The concept of…

… Studio 3 was very simple and appealing, yet I see nothing much like it nowadays. It consisted of a large room leading off a steep staircase that led from the castle to the Grassmarket. Edinburgh is full of such “fit pedestrians only” short cuts. In this large room, there were benches around the perimeter and a few tables and chairs. You had to be invited to join – for a small fee – and you were expected to buy some refreshments while you were there. The menu contained coffee, tea and sandwiches, of which I particularly liked the peanut butter and apple.
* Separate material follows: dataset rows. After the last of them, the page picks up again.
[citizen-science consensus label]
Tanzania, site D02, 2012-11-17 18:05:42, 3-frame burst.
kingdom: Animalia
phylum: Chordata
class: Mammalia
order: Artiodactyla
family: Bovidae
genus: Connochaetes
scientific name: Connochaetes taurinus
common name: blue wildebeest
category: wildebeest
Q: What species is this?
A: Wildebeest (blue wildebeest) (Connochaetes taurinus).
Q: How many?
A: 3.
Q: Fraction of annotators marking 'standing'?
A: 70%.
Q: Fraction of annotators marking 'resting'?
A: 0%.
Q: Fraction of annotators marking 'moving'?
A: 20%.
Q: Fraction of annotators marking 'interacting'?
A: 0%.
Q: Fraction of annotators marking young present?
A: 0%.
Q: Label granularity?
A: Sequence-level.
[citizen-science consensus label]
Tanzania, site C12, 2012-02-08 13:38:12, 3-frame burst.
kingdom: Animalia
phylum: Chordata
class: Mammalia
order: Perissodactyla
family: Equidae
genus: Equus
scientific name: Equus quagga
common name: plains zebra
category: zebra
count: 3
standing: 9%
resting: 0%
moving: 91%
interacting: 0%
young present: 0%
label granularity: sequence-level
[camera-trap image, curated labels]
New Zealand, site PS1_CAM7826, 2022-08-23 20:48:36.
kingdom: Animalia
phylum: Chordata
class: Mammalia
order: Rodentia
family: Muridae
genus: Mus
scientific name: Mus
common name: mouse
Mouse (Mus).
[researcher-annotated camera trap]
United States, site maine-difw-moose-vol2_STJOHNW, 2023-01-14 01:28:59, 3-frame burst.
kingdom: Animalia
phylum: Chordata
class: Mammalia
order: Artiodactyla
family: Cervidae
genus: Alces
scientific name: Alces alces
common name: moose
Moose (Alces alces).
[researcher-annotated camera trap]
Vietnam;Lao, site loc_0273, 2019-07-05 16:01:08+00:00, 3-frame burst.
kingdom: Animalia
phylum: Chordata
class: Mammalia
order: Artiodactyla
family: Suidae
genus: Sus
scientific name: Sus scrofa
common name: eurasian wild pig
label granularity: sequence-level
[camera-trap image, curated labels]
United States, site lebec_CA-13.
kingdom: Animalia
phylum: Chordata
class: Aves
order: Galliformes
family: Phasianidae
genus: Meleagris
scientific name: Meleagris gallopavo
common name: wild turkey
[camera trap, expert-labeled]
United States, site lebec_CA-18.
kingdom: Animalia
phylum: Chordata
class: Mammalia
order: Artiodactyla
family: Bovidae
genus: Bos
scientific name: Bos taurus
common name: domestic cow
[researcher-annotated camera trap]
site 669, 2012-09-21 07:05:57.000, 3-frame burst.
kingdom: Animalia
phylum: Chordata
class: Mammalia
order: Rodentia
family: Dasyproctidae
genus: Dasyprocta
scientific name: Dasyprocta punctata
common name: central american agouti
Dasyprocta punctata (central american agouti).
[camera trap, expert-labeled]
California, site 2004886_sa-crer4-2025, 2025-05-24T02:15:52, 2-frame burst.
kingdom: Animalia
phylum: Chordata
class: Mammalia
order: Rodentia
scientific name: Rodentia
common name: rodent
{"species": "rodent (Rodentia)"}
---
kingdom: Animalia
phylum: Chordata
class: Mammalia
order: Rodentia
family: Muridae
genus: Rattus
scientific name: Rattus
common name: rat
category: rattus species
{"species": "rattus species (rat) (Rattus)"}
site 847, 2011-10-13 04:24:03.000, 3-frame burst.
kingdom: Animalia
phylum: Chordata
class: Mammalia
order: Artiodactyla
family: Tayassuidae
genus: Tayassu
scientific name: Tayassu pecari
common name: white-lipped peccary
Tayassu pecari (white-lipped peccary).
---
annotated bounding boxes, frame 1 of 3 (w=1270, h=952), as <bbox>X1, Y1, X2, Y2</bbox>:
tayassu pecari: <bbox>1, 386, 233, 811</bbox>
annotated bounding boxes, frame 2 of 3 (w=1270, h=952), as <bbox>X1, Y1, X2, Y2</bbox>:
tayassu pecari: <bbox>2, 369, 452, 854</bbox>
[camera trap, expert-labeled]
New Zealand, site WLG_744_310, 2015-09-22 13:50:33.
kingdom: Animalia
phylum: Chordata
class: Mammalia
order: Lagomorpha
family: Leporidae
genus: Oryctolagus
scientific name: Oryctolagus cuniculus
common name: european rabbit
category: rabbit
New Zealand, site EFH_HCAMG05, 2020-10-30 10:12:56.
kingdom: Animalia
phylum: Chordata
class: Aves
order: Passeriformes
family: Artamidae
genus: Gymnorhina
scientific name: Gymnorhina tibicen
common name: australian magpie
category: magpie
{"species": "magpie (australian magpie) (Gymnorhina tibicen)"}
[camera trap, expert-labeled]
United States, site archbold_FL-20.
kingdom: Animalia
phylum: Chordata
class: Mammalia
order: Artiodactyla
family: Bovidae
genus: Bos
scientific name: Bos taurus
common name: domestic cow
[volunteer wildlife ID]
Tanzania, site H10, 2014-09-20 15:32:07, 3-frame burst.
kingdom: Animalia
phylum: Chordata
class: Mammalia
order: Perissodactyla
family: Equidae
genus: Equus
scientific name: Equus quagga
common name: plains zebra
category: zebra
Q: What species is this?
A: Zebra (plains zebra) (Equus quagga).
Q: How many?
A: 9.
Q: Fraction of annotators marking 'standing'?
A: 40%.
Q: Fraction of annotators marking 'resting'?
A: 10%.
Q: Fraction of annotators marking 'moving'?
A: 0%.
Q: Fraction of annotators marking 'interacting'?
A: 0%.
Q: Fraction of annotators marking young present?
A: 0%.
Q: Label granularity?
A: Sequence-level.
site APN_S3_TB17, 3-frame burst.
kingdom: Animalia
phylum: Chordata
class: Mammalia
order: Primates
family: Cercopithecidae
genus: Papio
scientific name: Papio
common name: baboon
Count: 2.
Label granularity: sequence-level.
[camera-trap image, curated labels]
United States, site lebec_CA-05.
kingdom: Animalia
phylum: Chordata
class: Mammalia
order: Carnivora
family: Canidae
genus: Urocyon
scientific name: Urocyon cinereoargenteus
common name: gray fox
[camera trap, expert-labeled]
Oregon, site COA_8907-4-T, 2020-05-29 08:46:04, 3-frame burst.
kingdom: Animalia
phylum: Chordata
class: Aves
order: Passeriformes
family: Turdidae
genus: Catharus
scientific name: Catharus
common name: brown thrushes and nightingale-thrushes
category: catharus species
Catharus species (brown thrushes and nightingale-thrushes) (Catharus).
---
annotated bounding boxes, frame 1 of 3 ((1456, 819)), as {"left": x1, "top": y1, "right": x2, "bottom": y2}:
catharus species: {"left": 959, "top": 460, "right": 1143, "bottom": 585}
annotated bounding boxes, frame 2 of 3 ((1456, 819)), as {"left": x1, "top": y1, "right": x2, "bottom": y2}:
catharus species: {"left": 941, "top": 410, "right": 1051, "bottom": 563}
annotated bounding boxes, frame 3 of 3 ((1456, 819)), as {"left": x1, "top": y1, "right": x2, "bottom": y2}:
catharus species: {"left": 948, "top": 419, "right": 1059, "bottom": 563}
The room also contained a record player, a stack of suitable LPs, a couple of chess sets and a few books.

All we ever did was to talk, listen to records and play chess. We could have done all of that in the University Common Room, but there would have been too many people there, and someone would be sure to be misbehaving, while the music would have been inaudible or unacceptably loud. Similarly, we could have done it all in one of our own flats, but there wouldn’t have been enough people there. In Studio 3, there were usually between five and fifteen members present on any given evening, rising to twenty or so at busy times. Nowadays, the amount of smoke in the place would have classified it as a health hazard. The lack of a toilet was a bit of a downside, but it did have the effect of ensuring a turnover. Once you had left to find a public lavatory, you’d be tempted just to go home.

The LPs were an eclectic mix, though when you decided to put one on, you had to bear in mind the current clientèle, because if anyone objected to your choice you were honour-bound to change it. As a result, the vast majority of music played was classical, though there was some well-behaved Jazz, too. I first heard Miles Davis and Stan Getz in Studio 3. Woody Allen stand-up comedy; Bob Dylan strumming, blowing and moaning; Tom Lehrer skipping over the keys uttering the inutterable. The records and the books were mostly contributed by members.

Many of my current opinions and interests were formed during Studio 3 conversations, and it stands like a cultural beacon in my memory. Was it really so good? I’ll ask Lionel.

I wonder whether such clubs still exist, and I guess the answer is that certain forms of café society resemble Studio 3, except for the membership issue, though, in practice, membership can be controlled provided the members outnumber the gate-crashers and are prepared to be rude to them.

Remarkably, there is a Dance Base building, including a Studio 3, in the same sort of area today – no connection.